-- Begin --

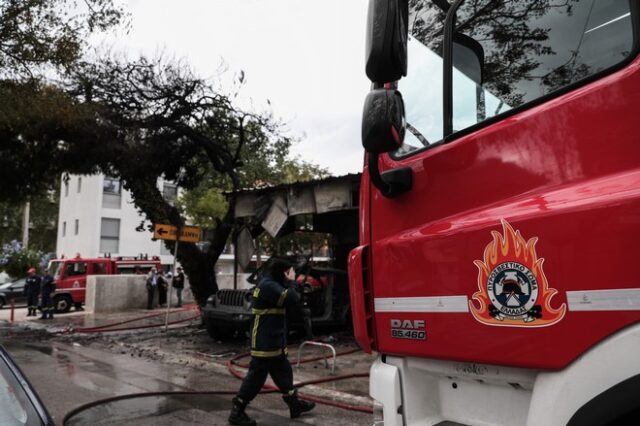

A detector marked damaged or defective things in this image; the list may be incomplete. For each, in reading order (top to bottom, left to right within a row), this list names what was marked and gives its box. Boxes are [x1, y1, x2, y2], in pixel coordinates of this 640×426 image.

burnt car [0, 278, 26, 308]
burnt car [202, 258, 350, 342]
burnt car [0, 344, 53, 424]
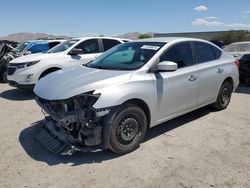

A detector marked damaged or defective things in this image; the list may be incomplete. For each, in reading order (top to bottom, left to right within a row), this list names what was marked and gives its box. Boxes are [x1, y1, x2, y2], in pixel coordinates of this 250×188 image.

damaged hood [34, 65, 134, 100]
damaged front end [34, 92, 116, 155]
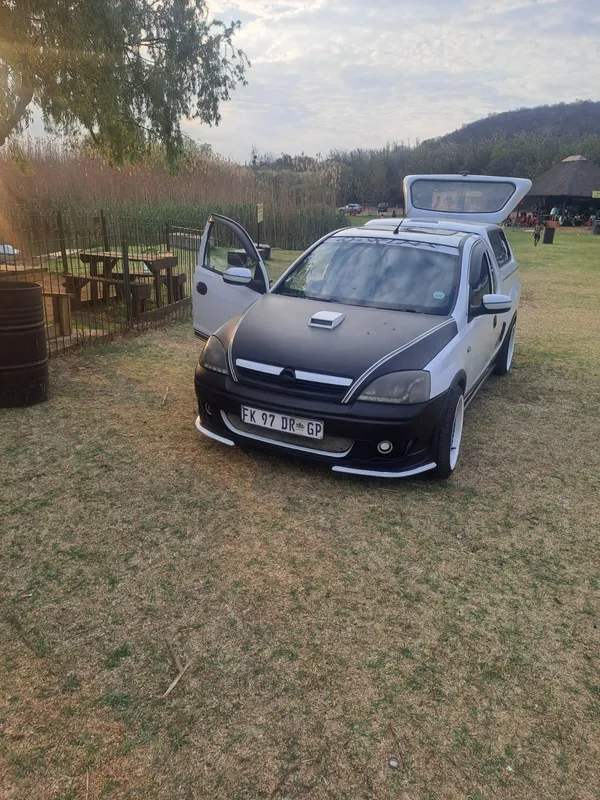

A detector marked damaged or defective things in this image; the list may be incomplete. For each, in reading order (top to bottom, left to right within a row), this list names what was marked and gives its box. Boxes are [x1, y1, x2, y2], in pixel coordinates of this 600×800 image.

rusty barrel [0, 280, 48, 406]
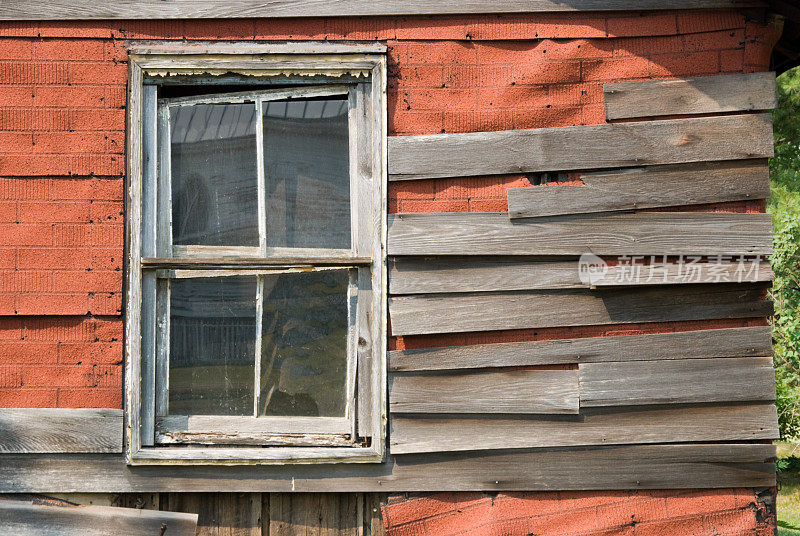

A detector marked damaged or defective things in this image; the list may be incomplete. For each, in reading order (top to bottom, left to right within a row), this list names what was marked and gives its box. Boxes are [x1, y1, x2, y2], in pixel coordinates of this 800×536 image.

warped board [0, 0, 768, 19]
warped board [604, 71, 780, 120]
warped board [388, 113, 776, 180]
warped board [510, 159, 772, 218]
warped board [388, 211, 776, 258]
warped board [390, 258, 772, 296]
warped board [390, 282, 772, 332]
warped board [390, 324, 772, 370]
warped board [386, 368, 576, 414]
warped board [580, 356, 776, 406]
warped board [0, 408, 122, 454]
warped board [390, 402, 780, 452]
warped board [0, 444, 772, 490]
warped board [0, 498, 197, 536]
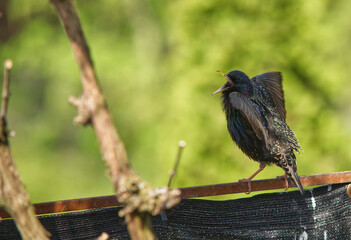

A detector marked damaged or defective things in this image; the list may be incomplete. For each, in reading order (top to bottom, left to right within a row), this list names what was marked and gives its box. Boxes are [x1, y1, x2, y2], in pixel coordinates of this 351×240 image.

-- End --

● **Problem**
Copy all of the entries above verbatim, leaving out the pictures.

● **The output**
A detector marked damaged or defective things in this image; the list may be incomplete. For each, in reading order (top to bottom, left to right within a row), this list names what was marked and gives its box. Boxes are [x1, y1, x2, y2], in pixel coordinates of this 640×426 image.

burnt car [0, 278, 26, 308]
burnt car [202, 258, 350, 342]
burnt car [0, 344, 53, 424]

A detector marked damaged or defective things in this image; the list may be incomplete. For each, in reading order (top to bottom, left to right within a row), this list names what was marked and gives its box. Boxes are [x1, y1, x2, y2], in pixel coordinates of this 250×188 image.

damaged hood [34, 65, 134, 100]
damaged front end [34, 92, 116, 155]

A detector marked damaged or defective things in this image; the list may be incomplete. For each, in reading order (top to bottom, left to right within a row), this list names what was marked and gives its box. Boxes are [x1, y1, x2, y2], in pixel coordinates of this 600×800 image.

rusty barrel [0, 280, 48, 406]

A detector marked damaged or defective things in this image; the list may be incomplete. For each, in reading order (top to bottom, left to right within a row), this list names what was marked and gives its box. Boxes are [x1, y1, x2, y2], in pixel coordinates of this 800×536 image.

warped board [0, 0, 768, 19]
warped board [604, 71, 780, 120]
warped board [388, 113, 776, 180]
warped board [510, 159, 772, 218]
warped board [388, 211, 776, 258]
warped board [390, 258, 772, 296]
warped board [390, 282, 772, 332]
warped board [390, 324, 772, 370]
warped board [386, 368, 576, 414]
warped board [580, 356, 776, 406]
warped board [0, 408, 122, 454]
warped board [390, 402, 780, 452]
warped board [0, 444, 772, 490]
warped board [0, 498, 197, 536]

A detector marked damaged or defective things in this image; the list may be incomplete. For each, in reading order (top to bottom, left to right within a row), this list names what was marked and gives its box. Boxes are [x1, y1, x2, y2], in pixel coordinates of this 351×240 image.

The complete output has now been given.